▶ **Exercise requirements**
When you answer, copy every line of the listing below exactly.
━━━━━━━━━━━━━━━━━━━━
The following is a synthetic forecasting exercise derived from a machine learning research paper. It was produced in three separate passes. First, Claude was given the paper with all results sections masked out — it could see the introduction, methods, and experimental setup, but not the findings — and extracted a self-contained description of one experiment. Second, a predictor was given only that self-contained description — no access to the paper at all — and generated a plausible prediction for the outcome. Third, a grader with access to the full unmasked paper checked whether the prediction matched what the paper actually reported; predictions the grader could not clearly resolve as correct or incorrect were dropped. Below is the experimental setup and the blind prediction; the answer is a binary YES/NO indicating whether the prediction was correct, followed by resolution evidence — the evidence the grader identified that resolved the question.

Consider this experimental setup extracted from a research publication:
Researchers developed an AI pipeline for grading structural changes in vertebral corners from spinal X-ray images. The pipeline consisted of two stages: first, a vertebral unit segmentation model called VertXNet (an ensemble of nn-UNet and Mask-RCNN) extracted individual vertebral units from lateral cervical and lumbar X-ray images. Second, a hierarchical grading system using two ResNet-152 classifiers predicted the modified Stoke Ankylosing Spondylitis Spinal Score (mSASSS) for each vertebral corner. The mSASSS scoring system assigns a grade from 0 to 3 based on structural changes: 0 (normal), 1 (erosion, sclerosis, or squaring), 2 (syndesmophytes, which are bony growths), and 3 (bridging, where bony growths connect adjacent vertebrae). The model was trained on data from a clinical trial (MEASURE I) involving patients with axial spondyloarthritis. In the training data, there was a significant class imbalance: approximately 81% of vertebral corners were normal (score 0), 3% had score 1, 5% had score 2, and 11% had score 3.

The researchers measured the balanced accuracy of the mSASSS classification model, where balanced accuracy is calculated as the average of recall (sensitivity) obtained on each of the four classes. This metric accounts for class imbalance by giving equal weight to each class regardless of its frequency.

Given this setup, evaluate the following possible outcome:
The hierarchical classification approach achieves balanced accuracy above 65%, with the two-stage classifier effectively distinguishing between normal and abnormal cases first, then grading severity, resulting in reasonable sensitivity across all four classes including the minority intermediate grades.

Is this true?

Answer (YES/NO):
━━━━━━━━━━━━━━━━━━━━
▶ **Solution to this task**
The following is a synthetic forecasting exercise derived from a machine learning research paper. It was produced in three separate passes. First, Claude was given the paper with all results sections masked out — it could see the introduction, methods, and experimental setup, but not the findings — and extracted a self-contained description of one experiment. Second, a predictor was given only that self-contained description — no access to the paper at all — and generated a plausible prediction for the outcome. Third, a grader with access to the full unmasked paper checked whether the prediction matched what the paper actually reported; predictions the grader could not clearly resolve as correct or incorrect were dropped. Below is the experimental setup and the blind prediction; the answer is a binary YES/NO indicating whether the prediction was correct, followed by resolution evidence — the evidence the grader identified that resolved the question.

Consider this experimental setup extracted from a research publication:
Researchers developed an AI pipeline for grading structural changes in vertebral corners from spinal X-ray images. The pipeline consisted of two stages: first, a vertebral unit segmentation model called VertXNet (an ensemble of nn-UNet and Mask-RCNN) extracted individual vertebral units from lateral cervical and lumbar X-ray images. Second, a hierarchical grading system using two ResNet-152 classifiers predicted the modified Stoke Ankylosing Spondylitis Spinal Score (mSASSS) for each vertebral corner. The mSASSS scoring system assigns a grade from 0 to 3 based on structural changes: 0 (normal), 1 (erosion, sclerosis, or squaring), 2 (syndesmophytes, which are bony growths), and 3 (bridging, where bony growths connect adjacent vertebrae). The model was trained on data from a clinical trial (MEASURE I) involving patients with axial spondyloarthritis. In the training data, there was a significant class imbalance: approximately 81% of vertebral corners were normal (score 0), 3% had score 1, 5% had score 2, and 11% had score 3.

The researchers measured the balanced accuracy of the mSASSS classification model, where balanced accuracy is calculated as the average of recall (sensitivity) obtained on each of the four classes. This metric accounts for class imbalance by giving equal weight to each class regardless of its frequency.

Given this setup, evaluate the following possible outcome:
The hierarchical classification approach achieves balanced accuracy above 65%, with the two-stage classifier effectively distinguishing between normal and abnormal cases first, then grading severity, resulting in reasonable sensitivity across all four classes including the minority intermediate grades.

Is this true?

Answer (YES/NO):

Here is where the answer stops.